Ending five months of turmoil, corporate infighting and swirling rumors, Coca-Cola Co. this morning announced to its employees that its president and chief operating officer, Steven Heyer, is leaving the company.
Mr. Heyer's departure comes just one week after the man who beat him out for the top job, E. Neville Isdell, took over as chairman-CEO.
And it was Mr. Isdell who personally sent out the memo to the company's worldwide staff this morning detailing the end of Mr. Heyer's association with the company that many expected him to end up running.
In his memo, Mr. Isdell wrote, "Steve and I have been discussing the future for some time now. Yesterday, we had a good conversation, during which we both agreed on a number of things, including that we both love this Company and we want to do what's best for it. We also agreed that Steve -- not surprisingly -- has his own personal goals. He's got things he wants to accomplish ... and given all he has done for our Company over the past few years, we should all help Steve achieve his objectives."
"That’s why," Mr. Isdell wrote, "Steve and I agreed that he could best realize his aspirations outside of the Company, where he plans to take advantage of the limitless opportunities for a talented executive of his caliber."
Mr. Heyer released a statement just a short time ago that said he believes Coca-Cola "today is on a well-conceived strategic course and is hitting its stride both financially and operationally. With outstanding new senior leadership coming on board, this is the right time for me to pursue new opportunities. Over the months ahead, I will do all I can to help Neville assure a smooth transition."
Up until today, Mr. Heyer and company executives had maintained that he would remain with the marketer despite broad speculation that he would leave.
There is no specific timetable for his departure, a company spokeswoman said.
"Overall, we don't see any positives in Mr. Heyer's departure," said Bonnie Herzog, a beverage analyst for Citigroup Smith Barney, who like most of Wall Street rallied behind Mr. Heyer as its pick for the CEO spot. "Mr. Heyer's accomplishments and the respect he commands in the industry were strong attributes."
"Management uncertainty continues at Coca-Cola," she said, pointing out that the company will have a new CEO, potentially a new chief operating officer, a new head of North America, and several other senior executives. "Therefore, change is clearly in the air at Coke and we maintain our hold on the stock," Ms. Herzog added.
While many insiders expressed a sense of relief over the resolution of Mr. Heyer's status, Bill Pecoriello, an analyst with Morgan Stanley and perhaps Mr. Heyer's biggest cheerleader, called Mr. Heyer's departure "a big loss" in a note to investors.
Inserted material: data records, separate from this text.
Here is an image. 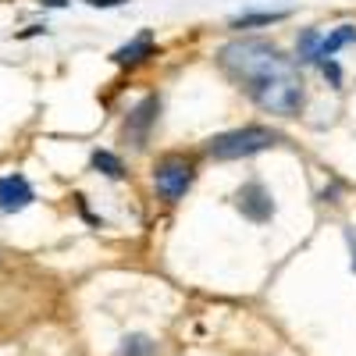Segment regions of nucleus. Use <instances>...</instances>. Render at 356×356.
I'll return each mask as SVG.
<instances>
[{
  "mask_svg": "<svg viewBox=\"0 0 356 356\" xmlns=\"http://www.w3.org/2000/svg\"><path fill=\"white\" fill-rule=\"evenodd\" d=\"M157 118H161V100L157 97H143L129 118H125V139L132 146H146V139H150V129L157 125Z\"/></svg>",
  "mask_w": 356,
  "mask_h": 356,
  "instance_id": "39448f33",
  "label": "nucleus"
},
{
  "mask_svg": "<svg viewBox=\"0 0 356 356\" xmlns=\"http://www.w3.org/2000/svg\"><path fill=\"white\" fill-rule=\"evenodd\" d=\"M346 243H349V253H353V271H356V225L346 228Z\"/></svg>",
  "mask_w": 356,
  "mask_h": 356,
  "instance_id": "f8f14e48",
  "label": "nucleus"
},
{
  "mask_svg": "<svg viewBox=\"0 0 356 356\" xmlns=\"http://www.w3.org/2000/svg\"><path fill=\"white\" fill-rule=\"evenodd\" d=\"M289 18V11H264V15H243V18H235L232 25L235 29H250V25H271V22H282Z\"/></svg>",
  "mask_w": 356,
  "mask_h": 356,
  "instance_id": "9b49d317",
  "label": "nucleus"
},
{
  "mask_svg": "<svg viewBox=\"0 0 356 356\" xmlns=\"http://www.w3.org/2000/svg\"><path fill=\"white\" fill-rule=\"evenodd\" d=\"M356 43V25H339L332 33H321V29H303L300 40H296V54H300V61L296 65H328L335 61V54L342 47Z\"/></svg>",
  "mask_w": 356,
  "mask_h": 356,
  "instance_id": "7ed1b4c3",
  "label": "nucleus"
},
{
  "mask_svg": "<svg viewBox=\"0 0 356 356\" xmlns=\"http://www.w3.org/2000/svg\"><path fill=\"white\" fill-rule=\"evenodd\" d=\"M193 175H196V171H193V161L178 157V154H171V157L157 161V168H154V186H157L161 200L178 203V200H182V196L189 193Z\"/></svg>",
  "mask_w": 356,
  "mask_h": 356,
  "instance_id": "20e7f679",
  "label": "nucleus"
},
{
  "mask_svg": "<svg viewBox=\"0 0 356 356\" xmlns=\"http://www.w3.org/2000/svg\"><path fill=\"white\" fill-rule=\"evenodd\" d=\"M118 356H157V342L150 335H129L118 349Z\"/></svg>",
  "mask_w": 356,
  "mask_h": 356,
  "instance_id": "1a4fd4ad",
  "label": "nucleus"
},
{
  "mask_svg": "<svg viewBox=\"0 0 356 356\" xmlns=\"http://www.w3.org/2000/svg\"><path fill=\"white\" fill-rule=\"evenodd\" d=\"M150 54H154V33H150V29H143L132 43H125L122 50H114V61L118 65H139L143 57H150Z\"/></svg>",
  "mask_w": 356,
  "mask_h": 356,
  "instance_id": "6e6552de",
  "label": "nucleus"
},
{
  "mask_svg": "<svg viewBox=\"0 0 356 356\" xmlns=\"http://www.w3.org/2000/svg\"><path fill=\"white\" fill-rule=\"evenodd\" d=\"M282 136L264 129V125H246V129H232V132H221L207 143V154L214 161H239V157H253L260 150H271Z\"/></svg>",
  "mask_w": 356,
  "mask_h": 356,
  "instance_id": "f03ea898",
  "label": "nucleus"
},
{
  "mask_svg": "<svg viewBox=\"0 0 356 356\" xmlns=\"http://www.w3.org/2000/svg\"><path fill=\"white\" fill-rule=\"evenodd\" d=\"M218 65L225 75L271 114H300L307 104V82L300 65L267 40H232L221 47Z\"/></svg>",
  "mask_w": 356,
  "mask_h": 356,
  "instance_id": "f257e3e1",
  "label": "nucleus"
},
{
  "mask_svg": "<svg viewBox=\"0 0 356 356\" xmlns=\"http://www.w3.org/2000/svg\"><path fill=\"white\" fill-rule=\"evenodd\" d=\"M33 200H36V193H33V186H29L25 175H4L0 178V211L4 214L25 211Z\"/></svg>",
  "mask_w": 356,
  "mask_h": 356,
  "instance_id": "0eeeda50",
  "label": "nucleus"
},
{
  "mask_svg": "<svg viewBox=\"0 0 356 356\" xmlns=\"http://www.w3.org/2000/svg\"><path fill=\"white\" fill-rule=\"evenodd\" d=\"M235 207H239L243 218H250L253 225L271 221V214H275V200H271V193H267L264 182H246L239 193H235Z\"/></svg>",
  "mask_w": 356,
  "mask_h": 356,
  "instance_id": "423d86ee",
  "label": "nucleus"
},
{
  "mask_svg": "<svg viewBox=\"0 0 356 356\" xmlns=\"http://www.w3.org/2000/svg\"><path fill=\"white\" fill-rule=\"evenodd\" d=\"M89 8H118V4H125V0H86Z\"/></svg>",
  "mask_w": 356,
  "mask_h": 356,
  "instance_id": "ddd939ff",
  "label": "nucleus"
},
{
  "mask_svg": "<svg viewBox=\"0 0 356 356\" xmlns=\"http://www.w3.org/2000/svg\"><path fill=\"white\" fill-rule=\"evenodd\" d=\"M93 168H97L100 175H107V178H122V175H125V164L118 161L111 150H97V154H93Z\"/></svg>",
  "mask_w": 356,
  "mask_h": 356,
  "instance_id": "9d476101",
  "label": "nucleus"
}]
</instances>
Mr. Pecoriello said the departure "leaves a big hole in Coke's organization in terms of marketing strategy and planning," and that he expects Mr. Isdell to begin a search for senior marketing and creative executives. He questioned whether Mr. Isdell can be the change agent Mr. Heyer was and that he feels Coke "desperately" needs.
"Steve Heyer, who came from outside the beverage industry, played a critical role in strategy, marketing and getting the company to think about new ways of connecting with consumers," Mr. Pecoriello said.
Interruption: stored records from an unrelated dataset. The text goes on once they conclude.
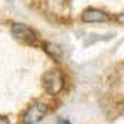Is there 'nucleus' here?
Masks as SVG:
<instances>
[{
    "instance_id": "obj_3",
    "label": "nucleus",
    "mask_w": 124,
    "mask_h": 124,
    "mask_svg": "<svg viewBox=\"0 0 124 124\" xmlns=\"http://www.w3.org/2000/svg\"><path fill=\"white\" fill-rule=\"evenodd\" d=\"M12 35L25 43H35L36 42V33L32 31L29 26L23 25V23H15L12 26Z\"/></svg>"
},
{
    "instance_id": "obj_1",
    "label": "nucleus",
    "mask_w": 124,
    "mask_h": 124,
    "mask_svg": "<svg viewBox=\"0 0 124 124\" xmlns=\"http://www.w3.org/2000/svg\"><path fill=\"white\" fill-rule=\"evenodd\" d=\"M42 84H43V88L46 93L51 95H55L63 90L65 79H63V75L59 69H49L43 74Z\"/></svg>"
},
{
    "instance_id": "obj_2",
    "label": "nucleus",
    "mask_w": 124,
    "mask_h": 124,
    "mask_svg": "<svg viewBox=\"0 0 124 124\" xmlns=\"http://www.w3.org/2000/svg\"><path fill=\"white\" fill-rule=\"evenodd\" d=\"M48 113V105L45 102H35L23 113L22 123L23 124H36L39 123Z\"/></svg>"
},
{
    "instance_id": "obj_7",
    "label": "nucleus",
    "mask_w": 124,
    "mask_h": 124,
    "mask_svg": "<svg viewBox=\"0 0 124 124\" xmlns=\"http://www.w3.org/2000/svg\"><path fill=\"white\" fill-rule=\"evenodd\" d=\"M118 22H121V23H124V13H120V15H117V17H116Z\"/></svg>"
},
{
    "instance_id": "obj_5",
    "label": "nucleus",
    "mask_w": 124,
    "mask_h": 124,
    "mask_svg": "<svg viewBox=\"0 0 124 124\" xmlns=\"http://www.w3.org/2000/svg\"><path fill=\"white\" fill-rule=\"evenodd\" d=\"M43 49H45V52H46L51 58H54L55 61H58V62L62 61L63 54H62V49L58 45H55V43H52V42H46V43L43 45Z\"/></svg>"
},
{
    "instance_id": "obj_4",
    "label": "nucleus",
    "mask_w": 124,
    "mask_h": 124,
    "mask_svg": "<svg viewBox=\"0 0 124 124\" xmlns=\"http://www.w3.org/2000/svg\"><path fill=\"white\" fill-rule=\"evenodd\" d=\"M82 20L85 23H104L110 20V16L100 9H87L82 13Z\"/></svg>"
},
{
    "instance_id": "obj_6",
    "label": "nucleus",
    "mask_w": 124,
    "mask_h": 124,
    "mask_svg": "<svg viewBox=\"0 0 124 124\" xmlns=\"http://www.w3.org/2000/svg\"><path fill=\"white\" fill-rule=\"evenodd\" d=\"M0 124H10L9 123V118L4 117V116H0Z\"/></svg>"
},
{
    "instance_id": "obj_8",
    "label": "nucleus",
    "mask_w": 124,
    "mask_h": 124,
    "mask_svg": "<svg viewBox=\"0 0 124 124\" xmlns=\"http://www.w3.org/2000/svg\"><path fill=\"white\" fill-rule=\"evenodd\" d=\"M56 124H71L68 120H63V118H59L58 121H56Z\"/></svg>"
}]
</instances>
Mr. Heyer, who is widely viewed as a marketing visionary, joined the company in 2001 and skyrocketed to a prominence that made his ultimate ascension to the top spot seem a sure thing. But that all changed suddenly in February when then Chairman-CEO Douglas Daft unexpectedly announced he would retire but made only cryptic remarks about the search for his successor.
It soon became apparent that the same visions that made Mr. Heyer a star in the emerging world of Madison & Vine marketing left him at odds with the traditional thinking of the conservative board of directors charged with picking Mr. Daft's successor.